## Document section:
The IEA has proposed a release of oil reserves that would exceed the 182 million barrels member countries put on the market following Russia's 2022 invasion of Ukraine, according to a Wall Street Journal report.

Asia stocks rise but oil resumes gains amid IEA supply report

A pumpjack of Wintershall DEA extracts crude oil at an old oil field in Emlichheim, Germany, on Mar 18, 2022. (File photo: AP/Martin Meissner)

11 Mar 2026 12:37PM (Updated: 11 Mar 2026 10:41PM)

HONG KONG: Asian equities rose on Wednesday (Mar 11) while oil resumed its gains as traders weighed growing supply concerns against a report that the International Energy Agency (IEA) was considering the release of a record amount of its reserves.

The crude market has been hit by wild volatility since the United States and Israel began striking Iran at the end of last month, with Tehran retaliating by attacking targets across the oil-rich Gulf and effectively shutting down the crucial Strait of Hormuz.

## Dataset content:
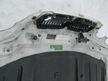 Капот BMW 3-Series E46 (Контрактный) 46098379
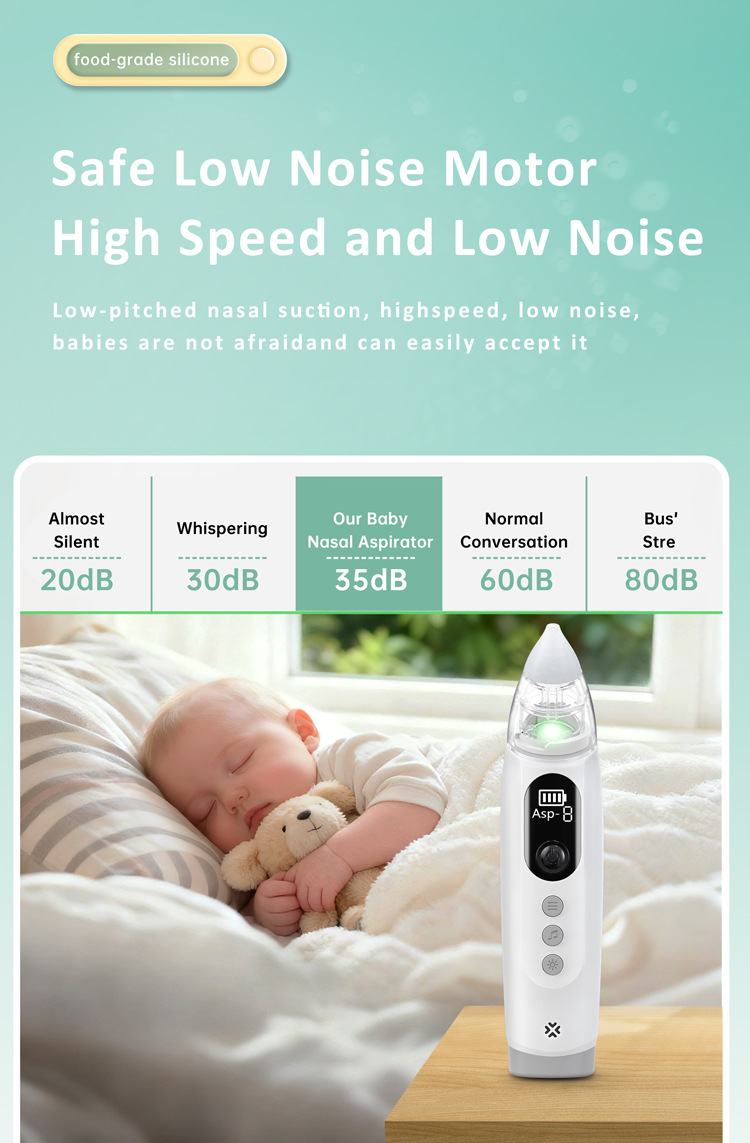 baby nasal aspirator (11)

## Work task 1:
Please repeat the oil reserves article from "Asia stocks rise" up to and including "photo: AP/Martin Meissner)", swapping "pumpjack" for "drilling rig".
## Work task 2:
Answer these questions from the oil reserves article.
(a) How many barrels did member countries put on the market after Russia's 2022 invasion of Ukraine?
(b) In which town is the oil field shown in the file photo?
(c) Which strait has been effectively shut down?

## Response 1:
Asia stocks rise but oil resumes gains amid IEA supply report

A drilling rig of Wintershall DEA extracts crude oil at an old oil field in Emlichheim, Germany, on Mar 18, 2022. (File photo: AP/Martin Meissner)

## Response 2:
(a) 182 million barrels
(b) Emlichheim, Germany
(c) The Strait of Hormuz